Secukinumab (Cosentyx) can stop radiographic progression of psoriatic arthritis (PsA) in almost 90% of patients and lessen axial manifestations, according to a new pair of studies.
PsA affects an estimated 50 million people worldwide alongside other inflammatory diseases (such as spondyloarthritis) that are in the same family. It can start at any age, but usually presents itself between ages 30-50, approximately a decade after psoriasis begins. Currently, while symptoms of inflammation in the joints can be treated, there is no cure.
Novartis funded the FUTURE 5 trial and MAXIMIZE trial, of which the results are being presented at the 2019 Annual European Congress of Rheumatology. Philip J. Mease, MD,—Clinical Professor at University of Washington School of Medicine and Director of Rheumatology Research at Swedish Medical Center/Providence St. Joseph Health—led the investigation.

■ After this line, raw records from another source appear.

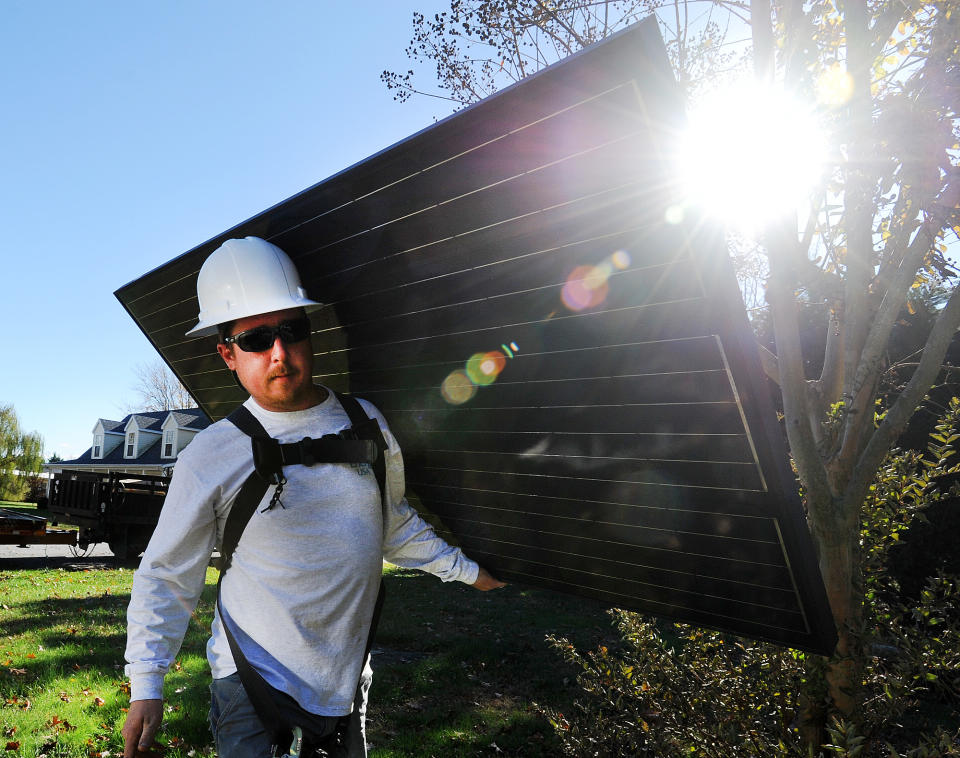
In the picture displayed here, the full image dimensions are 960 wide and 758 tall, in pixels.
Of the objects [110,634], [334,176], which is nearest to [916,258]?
[334,176]

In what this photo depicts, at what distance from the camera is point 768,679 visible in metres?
3.35

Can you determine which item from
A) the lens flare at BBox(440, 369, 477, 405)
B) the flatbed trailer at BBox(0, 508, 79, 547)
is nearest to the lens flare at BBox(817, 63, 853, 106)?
the lens flare at BBox(440, 369, 477, 405)

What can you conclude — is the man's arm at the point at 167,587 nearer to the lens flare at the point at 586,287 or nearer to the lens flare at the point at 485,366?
the lens flare at the point at 485,366

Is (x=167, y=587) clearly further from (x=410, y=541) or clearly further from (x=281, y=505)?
(x=410, y=541)

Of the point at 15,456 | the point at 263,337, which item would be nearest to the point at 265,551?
the point at 263,337

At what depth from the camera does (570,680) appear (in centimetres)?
709

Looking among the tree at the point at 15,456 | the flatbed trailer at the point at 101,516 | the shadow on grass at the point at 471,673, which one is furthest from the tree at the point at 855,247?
the tree at the point at 15,456

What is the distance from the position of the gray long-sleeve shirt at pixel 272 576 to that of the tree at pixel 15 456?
47.3 metres

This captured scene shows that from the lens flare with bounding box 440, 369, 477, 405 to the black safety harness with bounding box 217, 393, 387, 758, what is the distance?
323 millimetres

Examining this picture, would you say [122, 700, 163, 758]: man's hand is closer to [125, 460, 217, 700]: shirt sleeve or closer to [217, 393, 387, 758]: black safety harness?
[125, 460, 217, 700]: shirt sleeve

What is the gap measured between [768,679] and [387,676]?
4435 millimetres

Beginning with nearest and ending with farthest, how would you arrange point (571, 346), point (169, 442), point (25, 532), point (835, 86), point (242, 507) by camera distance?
point (571, 346), point (242, 507), point (835, 86), point (25, 532), point (169, 442)

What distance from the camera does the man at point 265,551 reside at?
222cm

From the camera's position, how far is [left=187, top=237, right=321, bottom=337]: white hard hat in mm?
2451
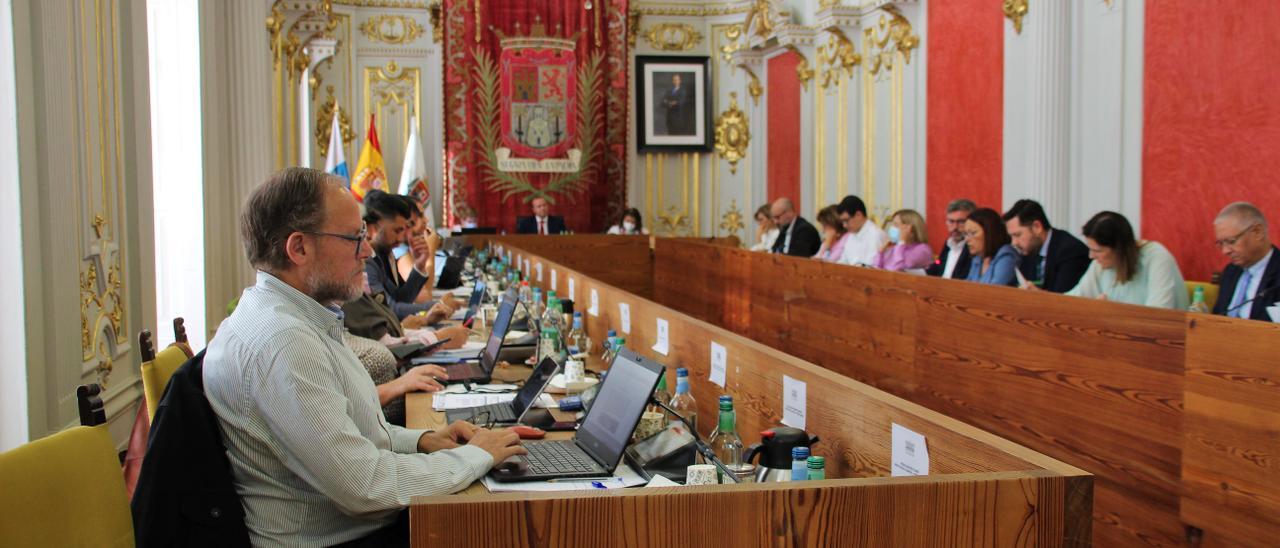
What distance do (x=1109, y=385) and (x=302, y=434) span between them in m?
2.60

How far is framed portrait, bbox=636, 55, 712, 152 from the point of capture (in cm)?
1302

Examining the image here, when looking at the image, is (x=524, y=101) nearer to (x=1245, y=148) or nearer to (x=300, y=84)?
(x=300, y=84)

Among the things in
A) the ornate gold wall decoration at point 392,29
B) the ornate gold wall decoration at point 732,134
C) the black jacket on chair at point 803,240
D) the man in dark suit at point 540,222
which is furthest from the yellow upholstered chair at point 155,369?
the ornate gold wall decoration at point 732,134

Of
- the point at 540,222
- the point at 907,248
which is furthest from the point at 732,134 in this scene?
the point at 907,248

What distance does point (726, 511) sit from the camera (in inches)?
51.8

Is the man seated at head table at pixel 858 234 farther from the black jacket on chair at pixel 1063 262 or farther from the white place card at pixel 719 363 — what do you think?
the white place card at pixel 719 363

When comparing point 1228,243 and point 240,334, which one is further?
point 1228,243

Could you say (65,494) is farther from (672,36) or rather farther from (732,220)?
(672,36)

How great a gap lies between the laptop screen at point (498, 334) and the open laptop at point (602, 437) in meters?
1.09

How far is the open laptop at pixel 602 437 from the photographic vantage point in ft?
6.92

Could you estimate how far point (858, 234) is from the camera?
8445 mm

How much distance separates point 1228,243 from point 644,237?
257 inches

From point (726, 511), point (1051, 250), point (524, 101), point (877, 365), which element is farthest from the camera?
point (524, 101)

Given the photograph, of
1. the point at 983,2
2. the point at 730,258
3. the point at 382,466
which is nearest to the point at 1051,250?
the point at 730,258
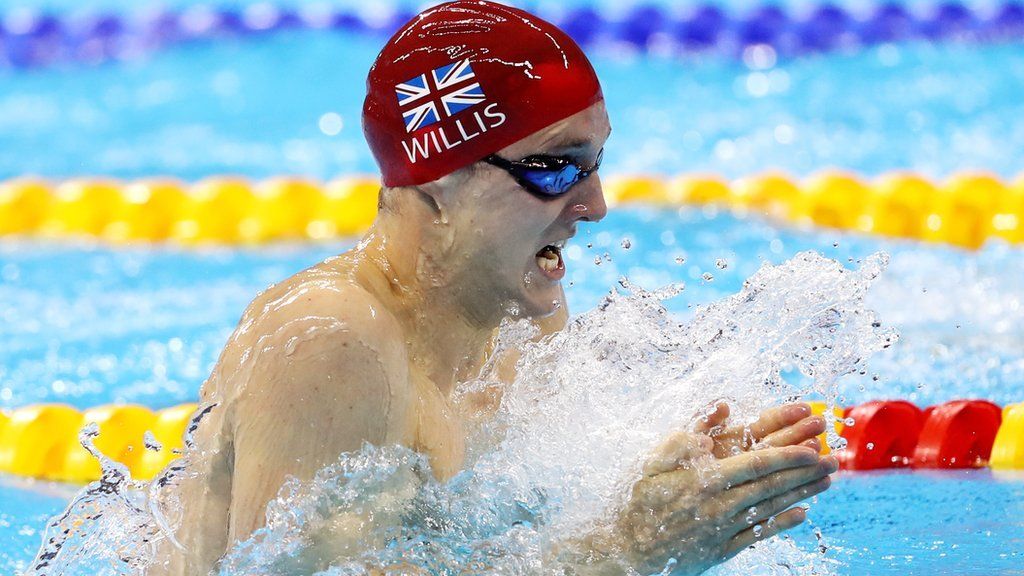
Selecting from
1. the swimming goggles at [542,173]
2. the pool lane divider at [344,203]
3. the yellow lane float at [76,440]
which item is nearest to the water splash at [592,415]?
the swimming goggles at [542,173]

Cosentyx is currently the only fully-human biologic that directly inhibits interleukin-17A (IL-17A), a key cytokine in PsA development and inflammation. It was first recommended for approval for treating plaque psoriasis by the US Food and Drug Administration (FDA) in 2014, then officially approved along those lines in 2015.
In 2016, it was also approved for use in ankylosing spondylitis and psoriatic arthritis. Having undergone a trio of 5-year phase 3 extension studies, Cosentyx has since treated over 200,000 patients globally since its launch.
"This is the first time we've seen the efficacy of a biologic in the axial manifestations of psoriatic arthritis at 12 weeks," said Dr. Antonio Mera Varela, Head of Rheumatology, Santiago Clinic Hospital in Compostela, Spain, in a statement. "As a physician, it's highly important that there is something that can help manage all aspects of my patients' psoriatic arthritis, including inflammation of the spine, joints, enthesitis, dactylitis and psoriasis of the skin and nails."
The FUTURE 5 and MAXIMIZE trials of Cosentyx were both phase 3, randomized, double-blind, and placebo-controlled. The former, which took place over 2 years, tested Cosentyx’s ability to control signs and symptoms while preventing radiographic progression of PsA; the latter, which took place over 52 weeks, tested Cosentyx’s ability to control axial manifestations of PsA.
Cosentyx inhibited radiographic progression for the majority of patients in the FUTURE 5 trial: 89.5% at 300 mg, 82.3% at 150 mg, and 81.1% at 150mg with no loading dose. Radiographic damage is characterized by joint inflammation, erosion, and joint space narrowing, especially in hands and feet.
In the MAXIMIZE trial, 63.1% of patients receiving 300 mg and 66.3% of patients receiving 150 mg achieved ASAS20 at week 12 (as opposed to 31.3% for placebo). ASAS20 is defined as an improvement of at least 20% on a 0-100 scale in at least 3 of the following: patient global assessment, pain assessment, function (Bath Ankylosing Spondylitis Functional Index,) and inflammation.
This defines the MAXIMIZE trial as a landmark confirmation of Cosentyx’s effectiveness for PsA patients.
Regarding the MAXIMIZE study, Laura Coates, PhD, NIHR Clinician Scientist and Senior Clinical Research Fellow at Nuffield Department of Orthopedics, Rheumatology and Musculoskeletal Sciences, University of Oxford, UK, said in a statement that this study provides clinicians with the evidence to help them "choose a comprehensive treatment for psoriatic arthritis that addresses diverse patient phenotypes."
The findings were presented at 2019’s annual European Congress of Rheumatology (EULAR).